The creatinine blood test is used along with a BUN (blood urea nitrogen) test to assess kidney function. Both are frequently ordered as part of a basic or comprehensive metabolic panel (BMP or CMP), groups of tests that are performed to evaluate the function of the body’s major organs. BMP or CMP tests are used to screen healthy people during routine physical exams and to help evaluate acutely or chronically ill patients in the emergency room and/or hospital. If the creatinine and BUN tests are found to be abnormal or if you have an underlying disease, such as diabetes, that is known to affect the kidneys, then these two tests may be used to monitor the progress of kidney dysfunction and the effectiveness of treatment. Blood creatinine and BUN tests may also be ordered to evaluate kidney function prior to some procedures, such as a CT (computed tomography) scan, that may require the use of drugs that can damage the kidneys.

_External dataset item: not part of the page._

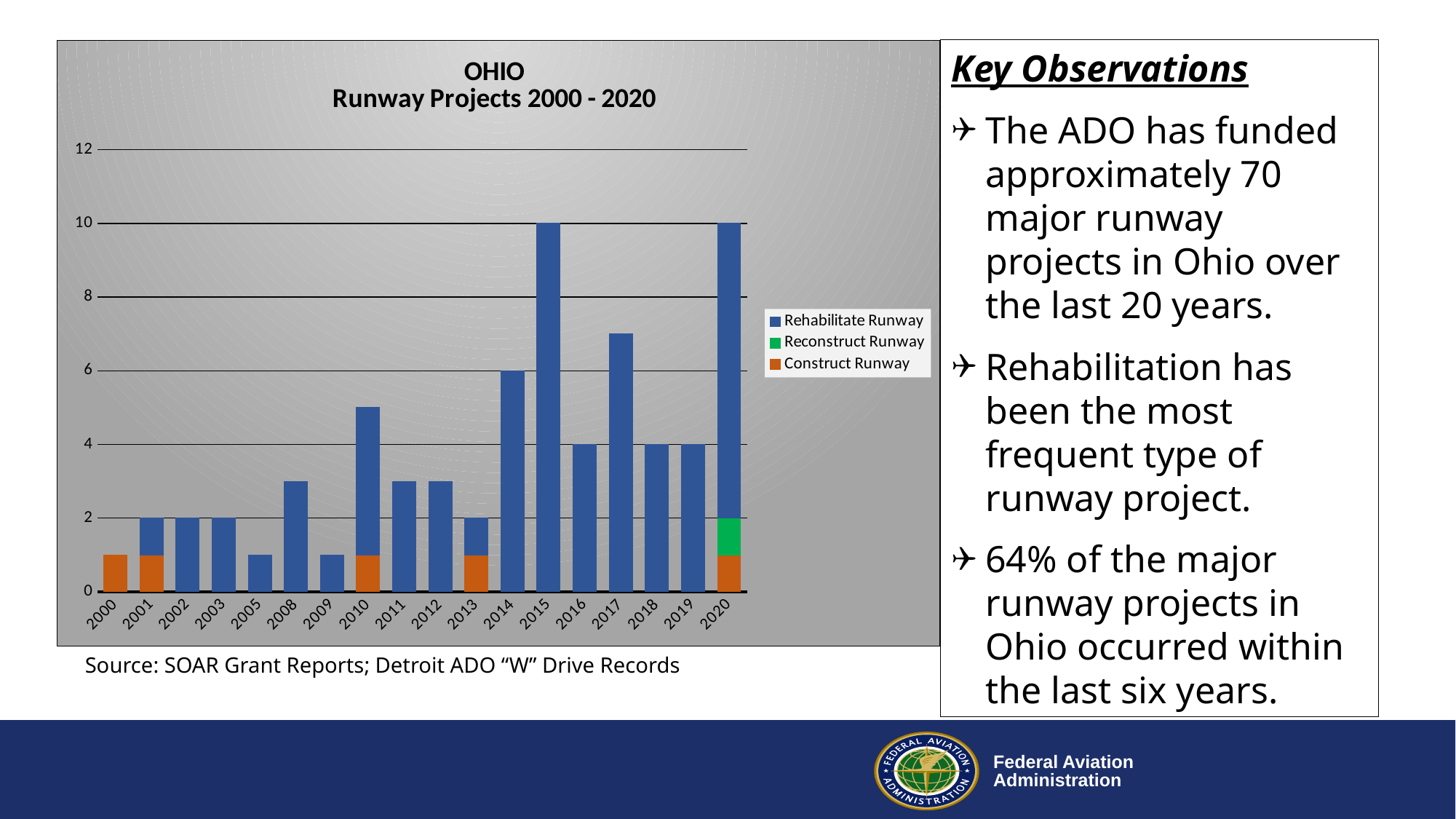
What is the title of the chart? OHIO Runway Projects 2000 - 2020 What is the total number of runway projects in 2020? 10 How many series does the legend list? 3 Is the total value for 2008 greater or less than 4? less What is the difference between the total projects in 2015 and 2014? 4 How many years are shown on the x axis? 18 Which year has more runway projects, 2017 or 2016? 2017 What is the total number of runway projects in 2015? 10 What is the total number of runway projects in 2014? 6 Which series is shown in green in the legend? Reconstruct Runway Is the total value for 2017 greater or less than 6? greater What kind of chart is shown on the slide? Stacked bar chart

The eGFR test is used to screen for and detect early kidney damage and to monitor kidney status. It is performed by ordering a creatinine test and calculating the eGFR. The creatinine test is ordered frequently as part of a routine comprehensive metabolic panel (CMP)or basic metabolic panel (BMP), or along with a blood urea nitrogen (BUN) test whenever a doctor wants to evaluate the status of the kidneys. It is ordered to monitor those with known kidney disease and those with conditions such as diabetes and hypertension that may lead to kidney damage. eGFR of 60 or higher (>60) is in the normal range. Below 60 (<60) may mean kidney disease, and 15 or lower may mean kidney failure.
Currently, the main use for LDH is as a general indicator of the existence and severity of acute or chronic tissue damage and, sometimes, as a monitor of progressive conditions such as some cancers, kidney disease, and liver disease. It used to be ordered to help diagnose and monitor a heart attack, but the troponin test has largely replaced LDH in this role. LDH isoenzymes may be used in differential diagnosis to help determine which organs are likely to be involved.